Records from a data source:
● ● ●
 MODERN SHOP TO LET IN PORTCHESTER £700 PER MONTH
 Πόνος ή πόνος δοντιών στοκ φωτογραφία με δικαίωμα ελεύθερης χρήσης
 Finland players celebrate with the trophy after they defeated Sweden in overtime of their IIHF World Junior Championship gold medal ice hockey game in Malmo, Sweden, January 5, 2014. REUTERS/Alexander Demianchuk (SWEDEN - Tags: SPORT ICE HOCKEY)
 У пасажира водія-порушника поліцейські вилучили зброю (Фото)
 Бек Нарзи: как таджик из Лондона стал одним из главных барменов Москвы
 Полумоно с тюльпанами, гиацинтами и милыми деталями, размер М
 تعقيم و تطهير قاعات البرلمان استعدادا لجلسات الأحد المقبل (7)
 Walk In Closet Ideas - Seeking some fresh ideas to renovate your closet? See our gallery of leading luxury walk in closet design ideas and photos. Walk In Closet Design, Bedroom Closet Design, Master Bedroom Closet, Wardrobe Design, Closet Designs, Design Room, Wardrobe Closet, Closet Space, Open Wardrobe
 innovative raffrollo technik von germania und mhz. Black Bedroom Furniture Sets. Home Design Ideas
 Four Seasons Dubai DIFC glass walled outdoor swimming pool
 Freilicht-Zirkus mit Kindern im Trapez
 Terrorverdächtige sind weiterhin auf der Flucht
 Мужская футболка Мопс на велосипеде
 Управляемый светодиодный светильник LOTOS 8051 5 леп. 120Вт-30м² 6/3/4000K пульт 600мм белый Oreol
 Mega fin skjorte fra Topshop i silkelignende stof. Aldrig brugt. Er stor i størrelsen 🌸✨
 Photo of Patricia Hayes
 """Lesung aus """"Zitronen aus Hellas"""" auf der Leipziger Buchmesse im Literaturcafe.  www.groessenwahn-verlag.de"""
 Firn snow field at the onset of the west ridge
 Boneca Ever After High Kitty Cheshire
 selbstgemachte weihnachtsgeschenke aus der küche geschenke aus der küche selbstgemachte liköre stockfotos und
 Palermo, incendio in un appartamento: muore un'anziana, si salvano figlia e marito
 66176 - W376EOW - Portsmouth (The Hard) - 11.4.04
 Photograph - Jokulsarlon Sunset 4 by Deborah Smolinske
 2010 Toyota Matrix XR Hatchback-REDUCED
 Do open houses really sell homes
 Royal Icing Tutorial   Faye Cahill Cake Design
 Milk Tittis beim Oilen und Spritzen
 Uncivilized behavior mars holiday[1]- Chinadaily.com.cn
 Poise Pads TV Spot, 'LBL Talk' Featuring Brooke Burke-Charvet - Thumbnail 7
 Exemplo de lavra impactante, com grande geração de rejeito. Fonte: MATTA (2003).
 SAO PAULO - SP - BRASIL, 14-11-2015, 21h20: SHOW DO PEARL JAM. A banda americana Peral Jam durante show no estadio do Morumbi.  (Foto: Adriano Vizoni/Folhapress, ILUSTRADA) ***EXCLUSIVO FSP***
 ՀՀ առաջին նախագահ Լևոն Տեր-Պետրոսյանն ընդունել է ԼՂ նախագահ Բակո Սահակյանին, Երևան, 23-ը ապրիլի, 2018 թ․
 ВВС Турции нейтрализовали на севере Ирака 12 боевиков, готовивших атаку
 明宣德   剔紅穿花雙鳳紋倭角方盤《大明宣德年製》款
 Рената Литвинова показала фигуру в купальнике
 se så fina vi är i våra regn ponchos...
● ● ●
# Your instructions
Start with the line above that contains "innovative raffrollo technik" and end with the line that contains "Photo of Patricia Hayes". Write out those lines exactly, and only those.

# Finished exercise
 innovative raffrollo technik von germania und mhz. Black Bedroom Furniture Sets. Home Design Ideas
 Four Seasons Dubai DIFC glass walled outdoor swimming pool
 Freilicht-Zirkus mit Kindern im Trapez
 Terrorverdächtige sind weiterhin auf der Flucht
 Мужская футболка Мопс на велосипеде
 Управляемый светодиодный светильник LOTOS 8051 5 леп. 120Вт-30м² 6/3/4000K пульт 600мм белый Oreol
 Mega fin skjorte fra Topshop i silkelignende stof. Aldrig brugt. Er stor i størrelsen 🌸✨
 Photo of Patricia Hayes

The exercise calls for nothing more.